A fala de Bolsonaro é ao Jornal Nacional, da TV Globo, e é rebatida ao vivo por seu editor-chefe e também apresentador. William Bonner, que antes o havia questionado sobre suas recentes declarações contraditórias em torno do tema da liberdade de imprensa, improvisa uma resposta diante da ameaça à Folha feita pelo recém-eleito. Bonner esbanja frieza ao rebatê-lo: “Como editor-chefe do Jornal Nacional, eu tenho um testemunho a fazer”, diz Bonner a Bolsonaro. E prossegue: “Às vezes, eu mesmo achei que críticas que o jornal Folha de S.Paulo tenha feito ao Jornal Nacional me pareceram injustas. Isso aconteceu algumas vezes. Mas, para ser justo do lado de cá, eu preciso dizer que o jornal sempre nos abriu a possibilidade de apresentar a nossa discordância, apresentar os nossos argumentos, aquilo que nós entendíamos ser a verdade”. Bonner, que também via a Rede Globo sob cerco e ameaças do futuro presidente, conclui: “A Folha é um jornal sério, um jornal que cumpre um papel importantíssimo na democracia brasileira. É um papel que a imprensa profissional brasileira desempenha, e a Folha faz parte desse grupo da imprensa profissional brasileira”. Bolsonaro, que aparece ao lado de Bonner em uma tela dividida, apenas ouve e nada responde.
A Redação da Folha está cheia. Ela fica no quarto andar de um prédio erguido nos anos de 1950 no centro de São Paulo. Todos naquele dia trabalham intensamente no que chamamos de “rescaldos” eleitorais. É preciso correr. O jornal, como se diz no jargão da imprensa, acaba de virar notícia. Isso precisa ir ao ar o quanto antes. Às 21h59, o texto é publicado. Sob o título “Esse jornal se acabou, diz Bolsonaro ao Jornal Nacional sobre a Folha”, a reportagem ganha destaque no site. Sete minutos depois a notícia pisca nos celulares dos leitores cadastrados e passa a receber comentários em série.

● ● ● ● ● ● ●

OBJETIVO DO EXERCÍCIO ▸ Por favor, extraia do texto sobre Bonner e a Folha tudo o que vai desde "A Redação da" até "comentários em série.", sem alterar nada. As linhas a seguir não serão necessárias.

BLOCO DE DADOS ▸
● ● ● ● ● ● ●

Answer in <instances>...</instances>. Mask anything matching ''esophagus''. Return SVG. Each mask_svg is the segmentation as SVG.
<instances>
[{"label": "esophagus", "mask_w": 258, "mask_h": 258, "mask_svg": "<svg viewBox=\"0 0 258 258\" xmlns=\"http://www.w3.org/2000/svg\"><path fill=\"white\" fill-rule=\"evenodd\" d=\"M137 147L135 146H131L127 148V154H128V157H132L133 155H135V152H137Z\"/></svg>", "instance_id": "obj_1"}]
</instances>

● ● ● ● ● ● ●

SOLUÇÃO DA TAREFA ▸
A Redação da Folha está cheia. Ela fica no quarto andar de um prédio erguido nos anos de 1950 no centro de São Paulo. Todos naquele dia trabalham intensamente no que chamamos de “rescaldos” eleitorais. É preciso correr. O jornal, como se diz no jargão da imprensa, acaba de virar notícia. Isso precisa ir ao ar o quanto antes. Às 21h59, o texto é publicado. Sob o título “Esse jornal se acabou, diz Bolsonaro ao Jornal Nacional sobre a Folha”, a reportagem ganha destaque no site. Sete minutos depois a notícia pisca nos celulares dos leitores cadastrados e passa a receber comentários em série.